== 本文抜粋 ==

奄美の伝統民具 テル(竹の入れ物)作り 動画

2012年10月27日
瀬戸内町 文化遺産活用実行委員会では、
貴重な文化遺産を写真だけでなく、
動画で残していこうという事業もおこなっています。

今回は、2012年の3月に撮影された
テル作りをダイジェスト版にしましたので、ご覧ください。

教えてくださったのは、民具工芸作家の永田明正さん。
7月には、図書館・郷土館のイベントでテルづくりの講師をしてくださいました。

テルとは、畑で芋を入れて運搬したり、
海でとった魚を入れておく竹製のカゴのことです。

大きさによって呼び方も変わり、
ここでは、野菜入れに使う大きな50斤(30kg)はいる入れ物をテル、
魚用の小型の入れ物をイベラクと呼ぶこともあるようです。
本土はではビク(魚籠)といったところでしょうか。






テルを作る過程は以下のとおりです。

●竹の採取

作るものにあった竹を選んでいきます。

同じ種類の竹でも使いやすいものと使いにくいものがあるとのこと。
さらに使う竹の種類によって新竹から数年ものまで変えるようです。



●竹を割る 

竹を十字に木を組んだ道具で4つに割ります。

その後、さらに3つから4つに割って四角い細い竹の棒を作ります。



●竹を割いて竹ひごを作る

青い外側と白い内側をナタを入れて分けていきます。

内側にある竹の節は先に落として平らにしていました。
私も割かせてもらいましたが、全く厚さが均等にならず・・・。

見てると何気なく割いていくのですが、ほんとうにすごい技術ですね。

ちなみに竹ひごは、当日でないとが乾燥して曲げられなくなるので、
テルを作りながら足りない分を作っていきます。



●底を組む

外側と内側を一組として、底と側面の縦になる竹をひいていきます。

色が綺麗になるように中心側を白、外側を緑に。
テルイベラクによってサイズが違うので、底に置く本数が変わります(動画はイベラク)。
縦と横に同じ数だけ十字にして重ねていきます。

== 提供データ ==

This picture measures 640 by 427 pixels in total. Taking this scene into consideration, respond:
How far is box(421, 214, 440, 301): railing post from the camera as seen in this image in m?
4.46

* * *

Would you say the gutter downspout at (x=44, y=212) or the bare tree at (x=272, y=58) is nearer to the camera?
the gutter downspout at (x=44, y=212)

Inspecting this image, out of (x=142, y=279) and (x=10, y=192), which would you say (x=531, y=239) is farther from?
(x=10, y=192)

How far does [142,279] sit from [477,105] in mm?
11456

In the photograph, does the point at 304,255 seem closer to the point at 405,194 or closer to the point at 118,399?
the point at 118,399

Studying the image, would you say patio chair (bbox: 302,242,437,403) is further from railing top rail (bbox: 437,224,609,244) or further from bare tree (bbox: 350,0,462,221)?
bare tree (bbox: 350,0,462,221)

...

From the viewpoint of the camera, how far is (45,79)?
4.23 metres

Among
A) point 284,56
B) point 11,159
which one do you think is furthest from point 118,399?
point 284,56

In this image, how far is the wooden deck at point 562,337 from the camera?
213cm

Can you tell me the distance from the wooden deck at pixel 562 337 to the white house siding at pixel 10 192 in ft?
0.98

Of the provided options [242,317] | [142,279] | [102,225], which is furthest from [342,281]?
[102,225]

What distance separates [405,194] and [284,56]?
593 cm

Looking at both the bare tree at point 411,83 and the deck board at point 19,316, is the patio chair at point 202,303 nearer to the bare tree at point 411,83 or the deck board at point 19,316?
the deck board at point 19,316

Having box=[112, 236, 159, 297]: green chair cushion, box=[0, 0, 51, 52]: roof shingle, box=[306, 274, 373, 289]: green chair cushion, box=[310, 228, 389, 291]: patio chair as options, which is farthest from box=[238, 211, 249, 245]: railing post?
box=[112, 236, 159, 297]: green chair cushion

== 課題一覧 ==
1) 記録の中で「distance」という文字列を含む行はどれですか。該当する行をすべて書き写してください。大文字と小文字は区別します。
2) 竹のカゴ「テル」作りを紹介した文章を、最後の文の直後から書き継いでください。

== 課題ごとの結果 ==
1)
Can you tell me the distance from the wooden deck at pixel 562 337 to the white house siding at pixel 10 192 in ft?
What distance separates [405,194] and [284,56]?

2)
●脚を作る

底の縁から脚になる竹ひごを入れていきます。

半周行くともう一本竹ひごを入れます。それで2本にして縦の竹ひごを挟むよう入れていきます。
脚の立ち上げが全行程の中でも大変なところです。
ちょっと無理やりやっているようにみえますが、
竹は割れない絶妙な力加減です。



●側面の立ち上げ

脚ができると、あとは側面を淡々と作っていきます。



●腰に当たる曲線を作る

側面がある程度立ち上がると、
背中に担いだ時に腰に当たる曲線をつくります。

この曲線が感動するほど美しいですよ。



●縁を作る

本体の最後は、入り口の縁を曲げて止めていきます。
ひごを折りたたみながら綺麗に入れていきますね。



●足の強化

脚は形づくられていますが、
このままだと擦り切れたりするので、竹とヒモで補強します。

これは交換できるので、摩耗してきたらこの部分だけ作り変えることができます。
ものを大事にする昔の人の知恵ですね。



●耳の作成

担ぐためのヒモを通すみみを作ります。



●縁の強化

最後に縁もばらけないように、ヒモを巻いて強化します。




これで完成!

永田さんが実際に作られた時間は4時間程度です。
淡々と作りどんどんできていきました。
ここで使用した道具はほとんどが永田さんの手作りです。

テルは瀬戸内町立郷土館に現物があるので、機会があれば見に来てください。
また、集落によっては、普通に使われている方々もいらっしゃいますので、
奄美のかたは自分の住んでいる集落で見ていただければと思います。

最後に
動画を見て作ってみたいと思っても、
なかなか作れるものではなさそうです。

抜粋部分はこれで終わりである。